Which side wins depended on how governments behave but also on how the wider world supported the movement, Shetty told Reuters in an interview. "It could go either way in some of the countries. Libya is hanging in the balance, Syria is."

Uprisings in North Africa and the Middle East this year have driven Tunisian leader Zine al-Abidine Ben Ali and Egyptian President Hosni Mubarak from power.

NATO has intervened in Libya after a revolt against Libyan leader Muammar Gaddafi and Syria, Yemen, Bahrain and other countries have been swept by protests.

Shetty criticised rich countries that did not respect the rights of refugees and asylum seekers. "We have thousands of refugees coming out of North Africa and the Middle East who are not being given their rights in Europe," he told Reuters.

POWER OF INTERNET

Amnesty's report highlighted the role of the Internet and social networking sites such as Facebook and Twitter in helping activists to get around government suppression of free speech.

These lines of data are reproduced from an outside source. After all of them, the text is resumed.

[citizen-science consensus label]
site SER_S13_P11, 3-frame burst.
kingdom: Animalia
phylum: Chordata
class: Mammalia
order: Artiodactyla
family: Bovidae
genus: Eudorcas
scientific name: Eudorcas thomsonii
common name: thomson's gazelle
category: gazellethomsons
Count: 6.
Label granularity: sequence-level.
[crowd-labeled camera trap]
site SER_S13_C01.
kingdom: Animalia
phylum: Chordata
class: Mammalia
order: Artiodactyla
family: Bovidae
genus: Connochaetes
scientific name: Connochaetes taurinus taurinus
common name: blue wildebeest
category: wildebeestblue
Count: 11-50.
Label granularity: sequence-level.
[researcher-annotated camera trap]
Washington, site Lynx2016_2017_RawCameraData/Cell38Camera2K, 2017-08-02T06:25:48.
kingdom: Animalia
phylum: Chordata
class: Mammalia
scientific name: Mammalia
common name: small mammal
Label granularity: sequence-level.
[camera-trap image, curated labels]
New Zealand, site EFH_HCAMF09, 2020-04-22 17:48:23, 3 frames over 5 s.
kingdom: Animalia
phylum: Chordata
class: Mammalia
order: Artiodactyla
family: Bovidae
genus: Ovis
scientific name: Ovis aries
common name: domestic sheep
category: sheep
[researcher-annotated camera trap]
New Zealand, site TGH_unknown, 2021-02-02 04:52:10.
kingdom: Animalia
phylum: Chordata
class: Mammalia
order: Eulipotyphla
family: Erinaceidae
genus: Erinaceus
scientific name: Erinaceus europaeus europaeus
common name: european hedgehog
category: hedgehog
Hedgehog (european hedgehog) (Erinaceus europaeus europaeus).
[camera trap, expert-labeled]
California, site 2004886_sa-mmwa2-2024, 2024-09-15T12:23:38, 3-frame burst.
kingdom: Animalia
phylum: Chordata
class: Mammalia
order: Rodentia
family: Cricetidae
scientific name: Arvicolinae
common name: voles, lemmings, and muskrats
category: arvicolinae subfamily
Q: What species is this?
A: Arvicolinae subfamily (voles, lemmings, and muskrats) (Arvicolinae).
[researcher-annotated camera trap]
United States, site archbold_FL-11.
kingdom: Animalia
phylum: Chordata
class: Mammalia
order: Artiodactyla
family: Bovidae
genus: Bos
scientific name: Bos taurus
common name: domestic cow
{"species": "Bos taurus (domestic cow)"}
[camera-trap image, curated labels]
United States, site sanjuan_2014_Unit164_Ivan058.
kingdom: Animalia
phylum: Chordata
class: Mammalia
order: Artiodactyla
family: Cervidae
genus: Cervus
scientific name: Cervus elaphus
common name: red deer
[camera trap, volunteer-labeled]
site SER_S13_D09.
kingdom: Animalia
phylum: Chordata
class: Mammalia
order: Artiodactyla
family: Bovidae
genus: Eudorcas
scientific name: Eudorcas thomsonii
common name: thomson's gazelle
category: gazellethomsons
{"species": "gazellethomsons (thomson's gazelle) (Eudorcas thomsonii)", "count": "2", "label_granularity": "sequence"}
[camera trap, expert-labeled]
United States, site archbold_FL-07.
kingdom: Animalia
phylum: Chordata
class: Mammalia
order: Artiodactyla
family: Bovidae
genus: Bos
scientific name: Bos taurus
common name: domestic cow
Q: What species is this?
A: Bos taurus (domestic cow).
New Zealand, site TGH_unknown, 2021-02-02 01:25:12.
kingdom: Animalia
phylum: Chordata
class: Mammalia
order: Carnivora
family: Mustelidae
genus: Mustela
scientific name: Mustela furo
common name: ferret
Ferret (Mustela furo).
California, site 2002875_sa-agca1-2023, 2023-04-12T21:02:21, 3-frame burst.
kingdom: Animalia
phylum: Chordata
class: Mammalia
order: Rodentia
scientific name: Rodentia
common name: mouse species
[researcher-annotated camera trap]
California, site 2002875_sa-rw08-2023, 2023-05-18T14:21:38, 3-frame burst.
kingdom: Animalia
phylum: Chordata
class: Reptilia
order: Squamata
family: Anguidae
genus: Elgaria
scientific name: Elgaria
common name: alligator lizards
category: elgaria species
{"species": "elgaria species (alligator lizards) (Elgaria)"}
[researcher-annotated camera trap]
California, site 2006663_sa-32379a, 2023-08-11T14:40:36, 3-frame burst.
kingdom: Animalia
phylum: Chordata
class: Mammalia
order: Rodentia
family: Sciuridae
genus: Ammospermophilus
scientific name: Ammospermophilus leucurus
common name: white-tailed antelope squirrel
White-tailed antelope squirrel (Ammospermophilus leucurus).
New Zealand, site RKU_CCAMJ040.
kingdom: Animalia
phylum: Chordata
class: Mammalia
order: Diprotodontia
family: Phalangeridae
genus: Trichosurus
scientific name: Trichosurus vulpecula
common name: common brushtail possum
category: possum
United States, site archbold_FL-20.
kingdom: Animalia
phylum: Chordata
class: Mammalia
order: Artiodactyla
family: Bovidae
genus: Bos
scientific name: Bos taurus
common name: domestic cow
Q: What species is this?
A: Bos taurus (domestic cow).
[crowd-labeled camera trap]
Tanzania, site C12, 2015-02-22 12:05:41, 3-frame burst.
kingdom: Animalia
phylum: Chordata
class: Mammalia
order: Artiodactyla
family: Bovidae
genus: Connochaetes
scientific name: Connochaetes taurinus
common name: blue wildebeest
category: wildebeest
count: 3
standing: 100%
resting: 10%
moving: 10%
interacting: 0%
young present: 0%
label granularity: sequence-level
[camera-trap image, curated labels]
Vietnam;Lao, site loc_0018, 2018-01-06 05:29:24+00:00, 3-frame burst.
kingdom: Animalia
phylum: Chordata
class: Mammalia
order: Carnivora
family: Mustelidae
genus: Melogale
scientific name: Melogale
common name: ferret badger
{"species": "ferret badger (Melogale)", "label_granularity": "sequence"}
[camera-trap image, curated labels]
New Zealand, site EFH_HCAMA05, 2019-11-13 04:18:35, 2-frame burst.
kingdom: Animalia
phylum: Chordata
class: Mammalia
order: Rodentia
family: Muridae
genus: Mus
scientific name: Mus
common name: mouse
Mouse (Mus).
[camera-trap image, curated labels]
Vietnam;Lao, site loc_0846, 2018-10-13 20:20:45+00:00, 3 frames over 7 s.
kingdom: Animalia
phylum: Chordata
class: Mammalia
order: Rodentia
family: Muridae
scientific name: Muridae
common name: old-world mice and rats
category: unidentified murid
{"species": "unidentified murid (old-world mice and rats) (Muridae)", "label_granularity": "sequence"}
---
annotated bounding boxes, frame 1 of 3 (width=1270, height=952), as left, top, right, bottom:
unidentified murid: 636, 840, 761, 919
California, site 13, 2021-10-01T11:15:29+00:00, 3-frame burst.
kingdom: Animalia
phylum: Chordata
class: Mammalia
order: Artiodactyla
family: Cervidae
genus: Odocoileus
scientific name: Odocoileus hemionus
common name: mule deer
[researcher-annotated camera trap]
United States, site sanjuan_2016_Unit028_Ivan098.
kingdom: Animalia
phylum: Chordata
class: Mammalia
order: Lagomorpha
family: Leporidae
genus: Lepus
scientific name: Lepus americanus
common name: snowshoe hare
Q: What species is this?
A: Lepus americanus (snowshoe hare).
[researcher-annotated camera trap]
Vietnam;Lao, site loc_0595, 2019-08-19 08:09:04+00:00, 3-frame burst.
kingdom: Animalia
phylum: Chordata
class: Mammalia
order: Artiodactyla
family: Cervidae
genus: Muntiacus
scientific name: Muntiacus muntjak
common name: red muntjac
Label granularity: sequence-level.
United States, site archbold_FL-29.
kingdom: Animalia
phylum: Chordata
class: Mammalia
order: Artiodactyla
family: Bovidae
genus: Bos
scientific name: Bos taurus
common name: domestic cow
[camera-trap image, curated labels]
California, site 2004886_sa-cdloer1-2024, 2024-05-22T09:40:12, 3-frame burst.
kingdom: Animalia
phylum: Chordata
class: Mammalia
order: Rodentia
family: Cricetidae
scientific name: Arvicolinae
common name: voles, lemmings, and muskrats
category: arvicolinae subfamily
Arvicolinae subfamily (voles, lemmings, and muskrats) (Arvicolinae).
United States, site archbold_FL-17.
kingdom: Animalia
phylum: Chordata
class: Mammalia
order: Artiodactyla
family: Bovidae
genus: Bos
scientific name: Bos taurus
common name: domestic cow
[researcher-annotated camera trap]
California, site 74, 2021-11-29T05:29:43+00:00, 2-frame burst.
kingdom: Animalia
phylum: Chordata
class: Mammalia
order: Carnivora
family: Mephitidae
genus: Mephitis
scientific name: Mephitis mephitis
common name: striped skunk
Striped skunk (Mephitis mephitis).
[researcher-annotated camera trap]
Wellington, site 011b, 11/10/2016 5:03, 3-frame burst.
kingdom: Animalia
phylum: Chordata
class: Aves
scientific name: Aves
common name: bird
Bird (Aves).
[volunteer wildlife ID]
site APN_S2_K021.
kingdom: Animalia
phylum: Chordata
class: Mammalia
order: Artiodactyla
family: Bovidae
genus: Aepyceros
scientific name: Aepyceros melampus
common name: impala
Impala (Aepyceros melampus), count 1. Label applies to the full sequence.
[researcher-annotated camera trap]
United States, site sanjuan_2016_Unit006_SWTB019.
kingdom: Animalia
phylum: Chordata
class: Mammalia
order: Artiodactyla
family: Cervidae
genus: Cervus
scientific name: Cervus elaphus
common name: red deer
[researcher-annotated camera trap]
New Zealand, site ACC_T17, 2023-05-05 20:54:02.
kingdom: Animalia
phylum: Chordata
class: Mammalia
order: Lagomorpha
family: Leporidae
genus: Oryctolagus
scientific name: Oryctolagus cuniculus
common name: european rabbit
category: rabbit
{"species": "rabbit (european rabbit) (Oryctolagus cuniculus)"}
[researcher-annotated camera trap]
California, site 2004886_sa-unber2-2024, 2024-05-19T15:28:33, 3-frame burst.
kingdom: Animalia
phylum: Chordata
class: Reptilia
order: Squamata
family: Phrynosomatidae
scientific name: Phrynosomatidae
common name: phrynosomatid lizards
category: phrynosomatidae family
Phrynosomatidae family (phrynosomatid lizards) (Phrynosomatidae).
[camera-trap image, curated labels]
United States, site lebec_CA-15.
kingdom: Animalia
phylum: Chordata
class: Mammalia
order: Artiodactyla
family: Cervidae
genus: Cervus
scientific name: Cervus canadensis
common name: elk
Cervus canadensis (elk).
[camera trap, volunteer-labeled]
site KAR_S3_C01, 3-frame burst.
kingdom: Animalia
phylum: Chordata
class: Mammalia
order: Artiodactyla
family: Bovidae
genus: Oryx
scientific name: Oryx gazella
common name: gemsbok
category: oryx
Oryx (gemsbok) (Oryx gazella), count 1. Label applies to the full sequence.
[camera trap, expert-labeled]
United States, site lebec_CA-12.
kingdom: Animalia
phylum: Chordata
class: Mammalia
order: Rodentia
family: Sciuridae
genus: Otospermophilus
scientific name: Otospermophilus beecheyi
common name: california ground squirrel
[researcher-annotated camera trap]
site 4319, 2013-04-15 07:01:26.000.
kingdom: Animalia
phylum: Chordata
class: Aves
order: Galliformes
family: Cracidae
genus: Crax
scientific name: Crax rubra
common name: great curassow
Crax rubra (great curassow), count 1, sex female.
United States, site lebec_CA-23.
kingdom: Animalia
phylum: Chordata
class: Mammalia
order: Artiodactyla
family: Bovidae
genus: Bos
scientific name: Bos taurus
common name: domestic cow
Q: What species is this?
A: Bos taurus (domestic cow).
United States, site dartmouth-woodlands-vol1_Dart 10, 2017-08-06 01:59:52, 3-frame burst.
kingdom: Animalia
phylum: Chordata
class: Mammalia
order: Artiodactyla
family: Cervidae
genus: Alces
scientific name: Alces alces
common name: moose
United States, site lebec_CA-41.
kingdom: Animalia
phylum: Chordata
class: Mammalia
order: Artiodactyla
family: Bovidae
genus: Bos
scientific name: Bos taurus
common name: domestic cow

A battle for control of access to information and communications channels was under way as governments struggled to control social media networks, it said.

Repressive governments such as those of Azerbaijan, China and Iran were trying to pre-empt any similar revolutions in their countries, the report said.

Amnesty International said companies that provide Internet access, mobile phone communications and social networking sites must respect human rights and not become the pawns of repressive governments that wanted to spy on their people.

British mobile phone operator Vodafone shut down its networks in Egypt on the orders of Mubarak's officials during the protests there in February, but Google worked to find ways around Egypt's Internet shutdown.

Amnesty drew a link between the protests in the Arab world and the release by Internet site WikiLeaks of thousands of secret U.S. diplomatic documents.

Support for Tunisia's revolution from outside the country may have been strengthened by WikiLeaks documents showing other countries were aware of political repression in Tunisia but were doing little to urge change, it said.

Amnesty's report highlighted spiralling violence in Nigeria, and an escalating crisis involving Maoist armed insurgencies in central and northeast India.

It said there was a worsening legal situation for women who chose to wear a full face veil in Europe.